Source text:
A building which the town should make an effort to preserve is the old
"Greenland Fishery House," a tenement dating from the commencement of
the seventeenth century.
The Duke's Head Inn, erected in 1689, now spoilt by its coating of
plaster, a house in Queen's Street, the old market cross, destroyed in
1831 and sold for old materials, and the altarpieces of the churches
of St. Margaret and St. Nicholas, destroyed during "restoration," and
North Runcton church, three miles from Lynn, are other works of this
very able artist.
Until the Reformation Lynn was known as Bishop's Lynn, and galled
itself under the yoke of the Bishop of Norwich; but Henry freed the
townsfolk from their bondage and ordered the name to be changed to
Lynn Regis. Whether the good people throve better under the control of
the tyrant who crushed all their guilds and appropriated the spoil
than under the episcopal yoke may be doubtful; but the change pleased
them, and with satisfaction they placed the royal arms on their East
Gate, which, after the manner of gates and walls, has been pulled
down. If you doubt the former greatness of this old seaport you must
examine its civic plate. It possesses the oldest and most important
and most beautiful specimen of municipal plate in England, a grand,
massive silver-gilt cup of exquisite workmanship.

Dataset section:

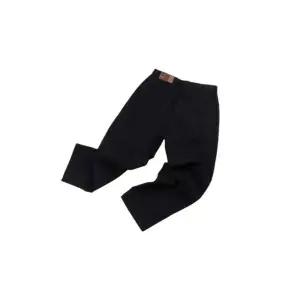 이알티알 ERTR Essential Relaxed 데님 Pants (블랙 )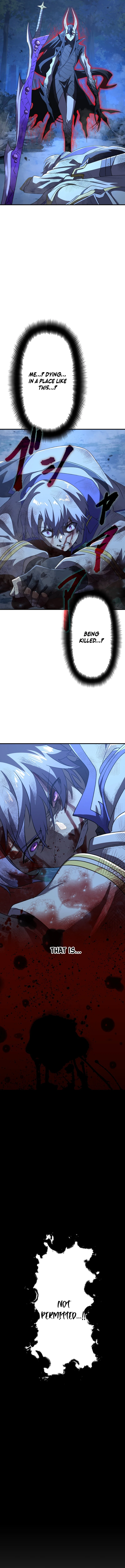 I Died 999999 Times – Infinite Level Up with Invulnerability Skills Chapter 25 - Page 18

Brief: The passage about Lynn names several other works of "this very able artist." List each of them.

Output:
- The Duke's Head Inn
- A house in Queen's Street
- The old market cross
- The altarpieces of the churches of St. Margaret and St. Nicholas
- North Runcton church